The U.S. economy has been rising for 27 months, a pattern that’s at least 8 months longer than typical, according to Alex Chausovsky, senior consulting advisor with ITR Economics. The Trump administration’s tax reforms have contributed to the longer cycle, but a change is expected in early 2019.
Alex Chausovsky is senior economic advisor
with ITR Economics.
“The transition to the backside of the cycle will take place in the coming months, yielding some pockets of actual negativity by the time we get into the late 2019 and early 2020 timeframe.
“If anything is going to determine how significant the negativity will be at that time, it will be the tariff environment over the first 6-9 months of the year,” Chausovsky says. ITR also expects the Federal Reserve to raise interest rates in 2019.
Preparing Your Dealership
Chausovsky says that small businesses should watch costs and look for available opportunities, “pivoting” what you sell and which customers you focus on to pursue the “lowest hanging fruit.”
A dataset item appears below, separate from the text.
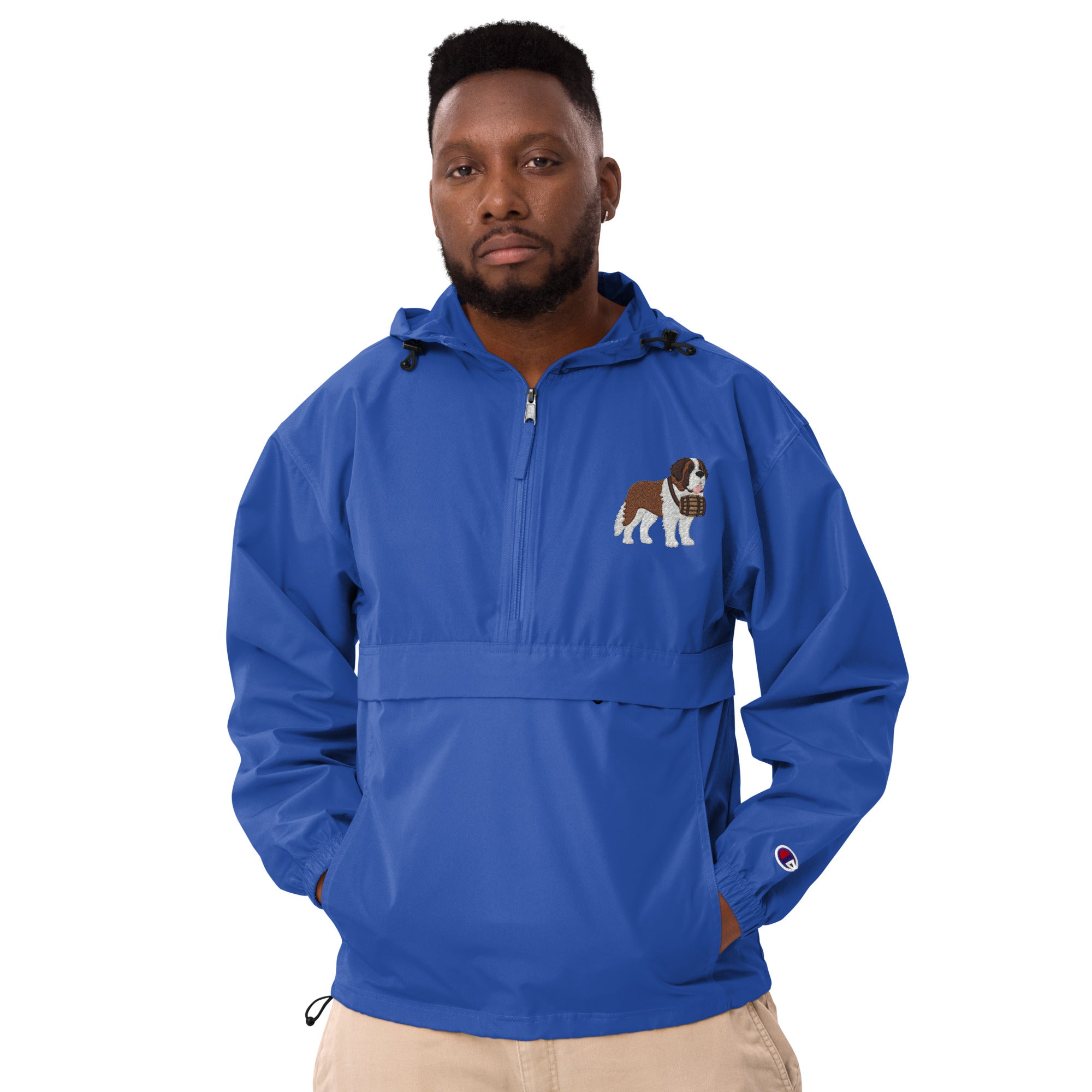 Royal blue Champion packable windbreaker with chest embroidered Saint Bernard and barrel, half zip pullover with hood, kangaroo pocket, and zip pouch.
“Companies absolutely need to be more aware of their own profitability metrics because we've got rising prices all around us. We have wage-driven inflation. We have material price-driven inflation. Certainly, logistics are up significantly this year in terms of shipping. We have all these natural inflationary pressures before we even consider the impact of inflation related to tariffs. The old adage of raising your prices once a year is out the window. You have to understand where you are from a profitability perspective at all times,” he says.
Chausovsky also advises that you can outperform through the downside by re-examining your markets and the products you carry while looking for new business arrangements. “Perhaps look to lock in longer term contracts with some of your customers to create some stability for yourself. Essentially, leverage other people's current optimism to your advantage and lock in some of that business for the next 2 years to carry you through the downturn.
“Then prepare yourself for the next upswing. We expect that the pullback in the economy will be essentially a lull in activity, not a severe recession. You've got to keep some ‘dry powder’ ready for those low points in late 2019 and early 2020 when you can put some cash to work and prepare yourself for that next rising trend that's going to emerge in the late 2020, early 2021 timeframe,” he says.
ITR has been forecasting a depression coming and Chausovsky says that forecast still holds. “We still believe that the 2030s will be an extremely difficult time for the U.S. economy, not just like 2008/2009 was, but more like 1929, when we have unemployment north of 10% and significant declines in the GDP (gross domestic product).
Chausovsky says dealers need to understand their business data and leverage the messages in their own rates-of-change to weather any cycle. “Using your own business data will enable you to make much more informed decisions about your position on the business cycle, and to make better timed decisions to get ahead of the curve,” he says.